Sayfa metni
---*---

Devletin son dönemlerde sivilleşmeye çalıştığı bir süreçte, maalesef sivil toplum örgütleri devletleşme temayülleri göstermektedir. Bu yöndeki bir kırılma bu işin içini boşaltmaya doğru evrilmeye başlamıştır.
Bilmeliyiz ki seküler proje, bütüncül bir projedir. Bu projenin Türkiye ayağı; Müslüman’ı seküler, Kürdü Türk, kadını da erkek hâline getirmeye çalışmıştır. Bu konuda ciddi başarılar da elde etmiştir. Pozitivizmin İslam dünyasında meydana getirdiği en büyük tahribatlardan biri de Allah›ın insan olarak muhatap aldığı kadını, hayatın içine almış gibi gösterip aslında dışına itmesidir. İslam, cinsiyeti değil, şahsiyeti esas almışken zamanla bu alanda olumsuz kırılmalar yaşanmıştır.
Hz. Peygamber (as) önemli konularda kadınlarla istişare ederdi. Örneğin Hz. Hatice, Hz. Aişe, Hz. Ümmü Seleme annelerimizle yaptığı istişareler bizim tarihimizde okutulur, konuşulur. Fakat bunların bugüne dair yansımaları, sadece tarihi vesika olarak kalmaktadır.

---*---

Sağlanan bilgiler
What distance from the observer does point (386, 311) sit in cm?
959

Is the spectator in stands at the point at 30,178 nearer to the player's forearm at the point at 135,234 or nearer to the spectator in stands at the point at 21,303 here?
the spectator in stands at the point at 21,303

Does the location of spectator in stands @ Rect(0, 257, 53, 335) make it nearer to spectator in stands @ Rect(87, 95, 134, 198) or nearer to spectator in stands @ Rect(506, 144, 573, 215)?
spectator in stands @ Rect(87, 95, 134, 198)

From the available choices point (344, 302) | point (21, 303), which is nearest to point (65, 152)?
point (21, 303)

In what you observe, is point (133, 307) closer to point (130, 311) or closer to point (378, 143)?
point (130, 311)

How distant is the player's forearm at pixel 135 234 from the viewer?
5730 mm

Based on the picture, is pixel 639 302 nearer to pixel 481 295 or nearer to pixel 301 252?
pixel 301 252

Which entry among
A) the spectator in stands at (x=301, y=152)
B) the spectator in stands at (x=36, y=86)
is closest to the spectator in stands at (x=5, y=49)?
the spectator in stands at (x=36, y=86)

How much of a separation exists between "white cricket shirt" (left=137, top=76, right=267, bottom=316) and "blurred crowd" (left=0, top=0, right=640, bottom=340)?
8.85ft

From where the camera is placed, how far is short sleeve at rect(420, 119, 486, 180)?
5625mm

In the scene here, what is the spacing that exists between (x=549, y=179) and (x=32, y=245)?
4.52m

---*---

Alıştırmanın amacı
Sayfa metnine göre İslam neyi değil, neyi esas almıştır? Lütfen tek cümleyle yanıtlayın.

Alıştırmaya yanıt
İslam, cinsiyeti değil, şahsiyeti esas almıştır.